桂文枝 48歳の弟子・三金急死に「明日…」

2019年11月11日 17時20分

劇場を後にする桂文枝

 落語家・桂文枝(76)が11日、大阪市のなんばグランド花月での公演に出演した。弟子の桂三金(本名・奥野武志)さんが9日に脳幹出血のため48歳の若さで急死。文枝は深い悲しみの中、2回の高座をやり切った。

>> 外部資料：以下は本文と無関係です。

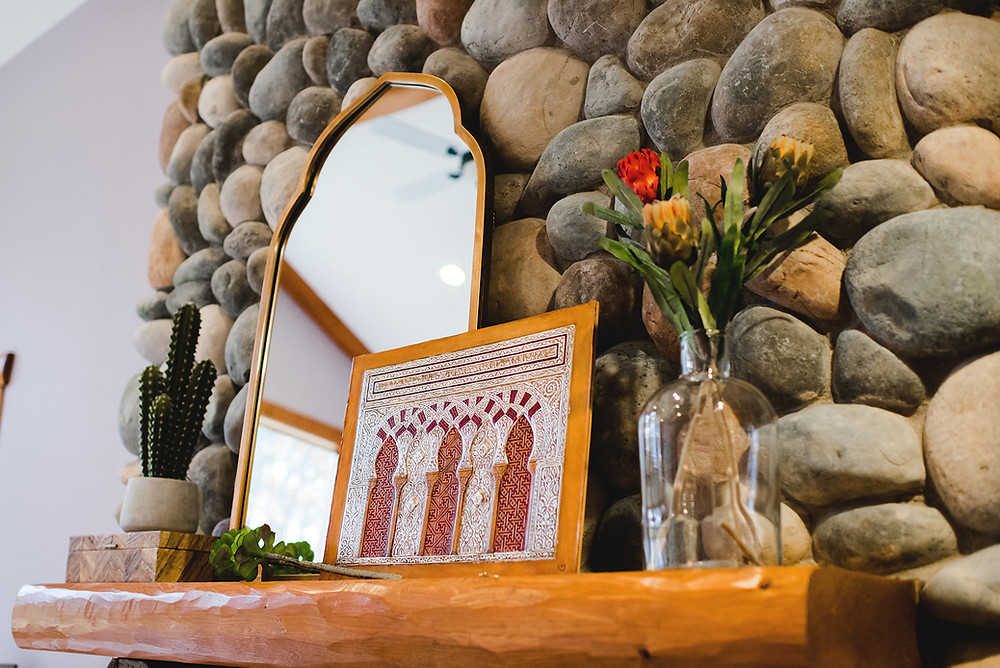 A close-up shot of the wood and stone mantel.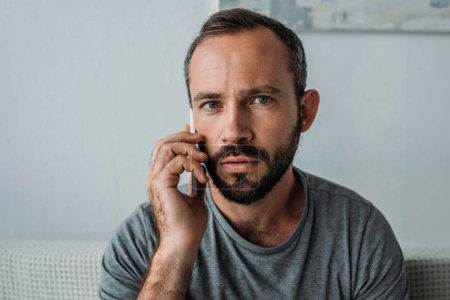 frustrated bearded man talking by smartphone and looking at camera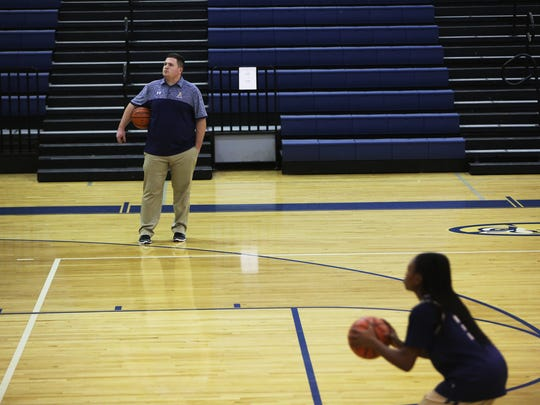 January 22, 2018 - Head coach Wesley Shappley watches his varsity girls basketball team practice at Arlington High School on Monday afternoon.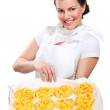 Young pretty woman showing homemade fresh pasta — Stock Photo #19671613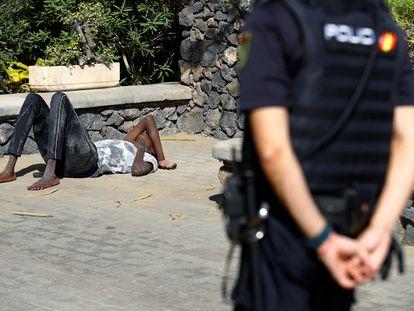 Un hombre yace en el suelo tras llegar en patera a la playa de Maspalomas, en el sur de Gran Canaria el pasado 1 de noviembre.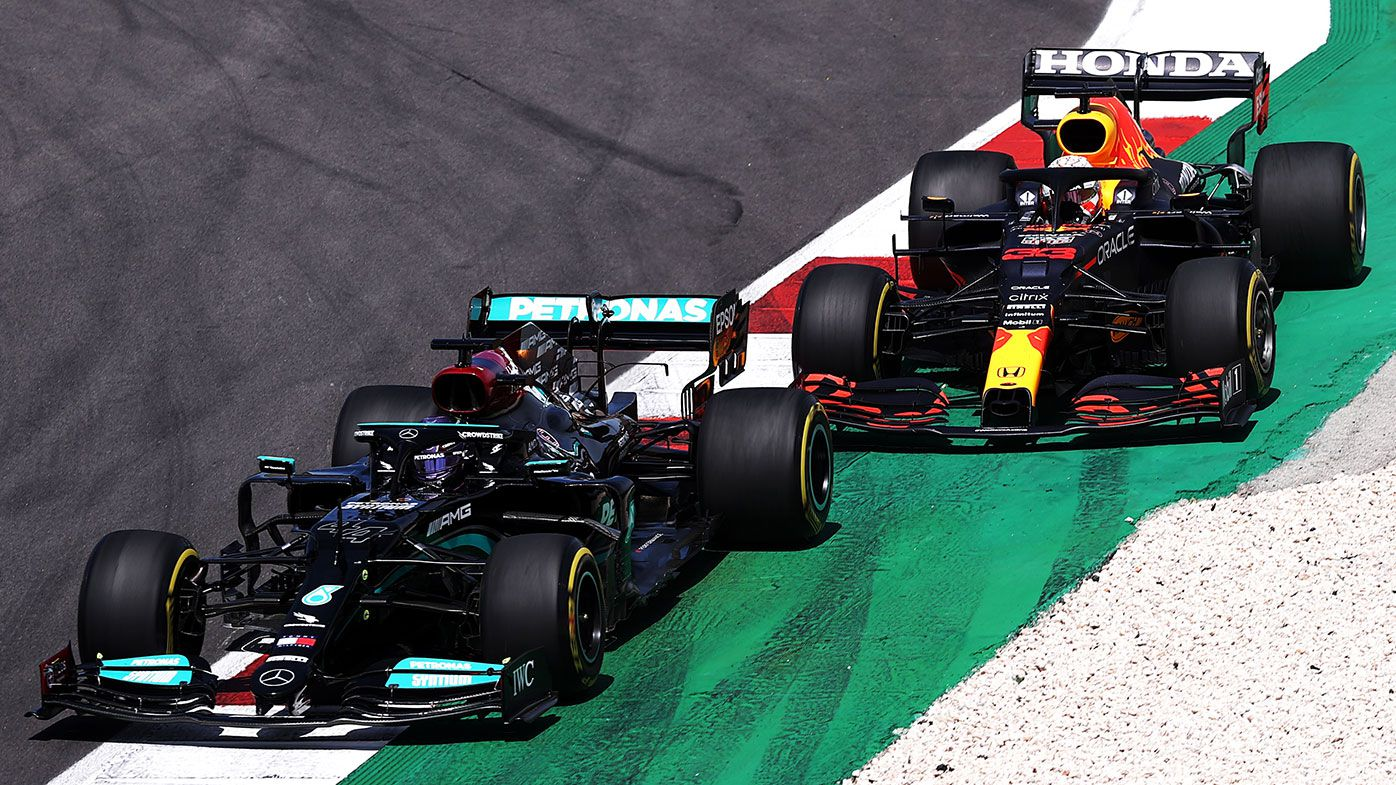 Max Verstappen goes off track in his battle with Lewis Hamilton at the Portuguese Grand Prix.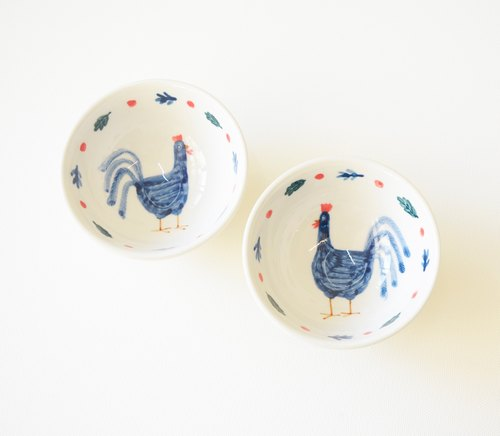Small hand-painted teacup - blue rooster and a small cup of red berries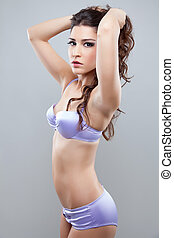 Woman posing in lingerie - Young woman with curly hair...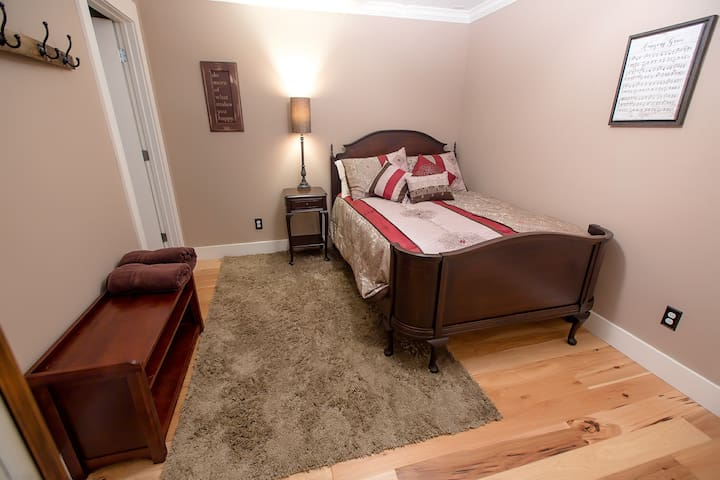 """Bedroom 3 features a full size restored antique bed and """"chifforobe"""" wardrobe (out of picture). Entrance to the laundry room is through the door at the back left."""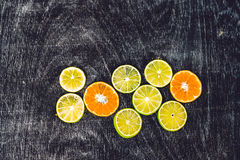 Citrus fruit background with sliced oranges lemons lime tangerines as a symbol of healthy eating and immune system boost with natu Royalty Free Stock Photography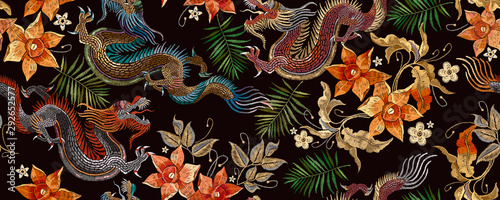 Fotografie, Obraz Embroidery asian dragon and beautiful yellow daffodils flowers seamless pattern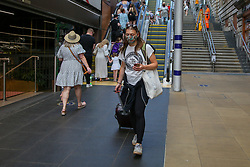 © Licensed to London News Pictures. 16/07/2021. Edinburgh, Scotland, UK. A commuter wearing a face covering at Edinburgh Waverley station. From Monday 19 July, wearing face coverings on public transport in England will no longer be a legal requirement. However, passengers travelling in Scotland and Wales will be required to wear face coverings on public transport beyond July 19. Photo credit: Dinendra Haria/LNP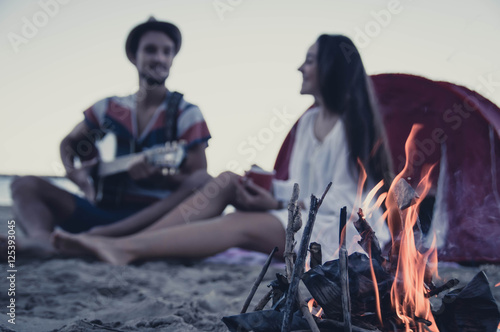 Poster Muziekwinkel Happy young couple sitting near campfire and playing guitar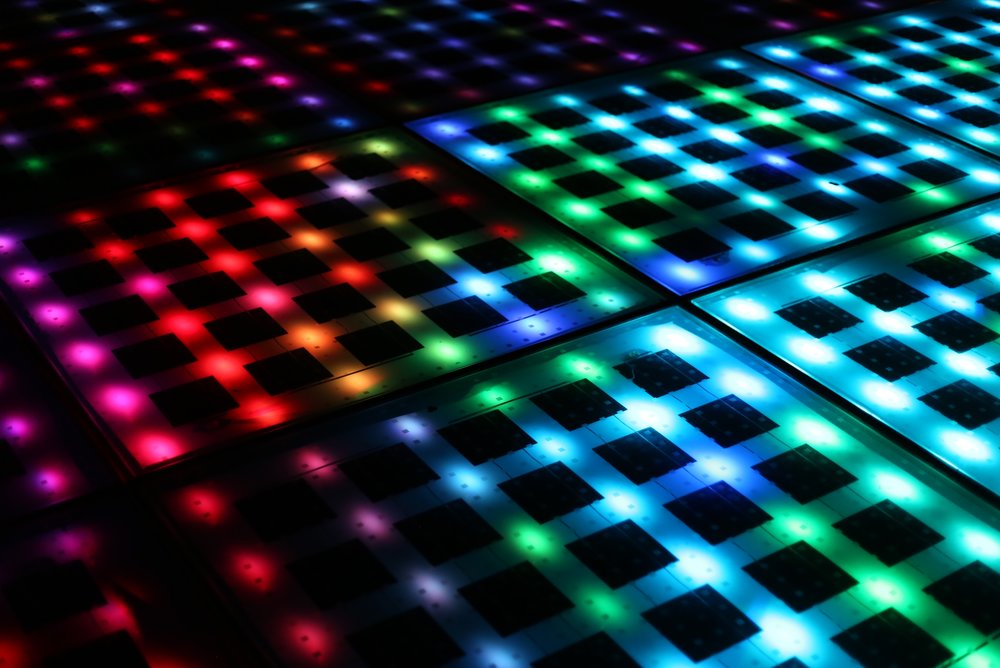 LED disco floor lit up at night.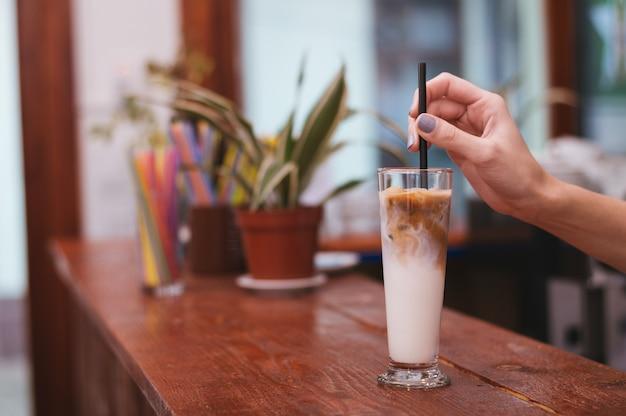 Café gelado em um copo alto com creme derramado Foto Premium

 出演後、報道陣の前に姿を現すと深々と一礼。憔悴しきった様子で、報道陣の問いかけに対し「明日…(話します)」とだけ話して立ち去った。

 文枝は出演前、所属事務所を通じて「弟子の桂三金が、11月9日朝、自宅で倒れ、意識不明となり緊急入院致しましたが、その日の夜9時36分、あっけなく旅立ってしまいました。落語でいうと、突然マクラもなしに本題に入り、これからどうなるのかと思う半ばで突然オチをつけて終わった感じでございます。享年48歳。まだまだこれからなのに悔しくて悔しくてなりません。中途半端な終わり方をするなよ!と怒ってやりたい思いです」とコメントを発表。

 同じ関西大学の落語研究会の後輩でもあった三金さんを「本当に優しくて一門のまとめ役のような存在でした。つい先日、25周年の落語会を成功させ『師匠に教わった〝大・大阪辞典〟ウケました』と電話してきたところでしたし、自作の〝長名の力士〟も面白く」と高く評価していたが、余りも突然すぎる別れに「数年前に嫁さんももらい、まさにこれからという時だったのに、たった1日で目の前から消えてしまったことが信じられません。彼は弟子というより、弟みたいな存在でした。こんなことがあるのかと、まだ信じられないでいるのが正直今の心境です」と無念の思いを明かしていた。

 三金さんの通夜は12日、告別式は13日、いずれも大阪市の大阪北玉泉院で執り行われる。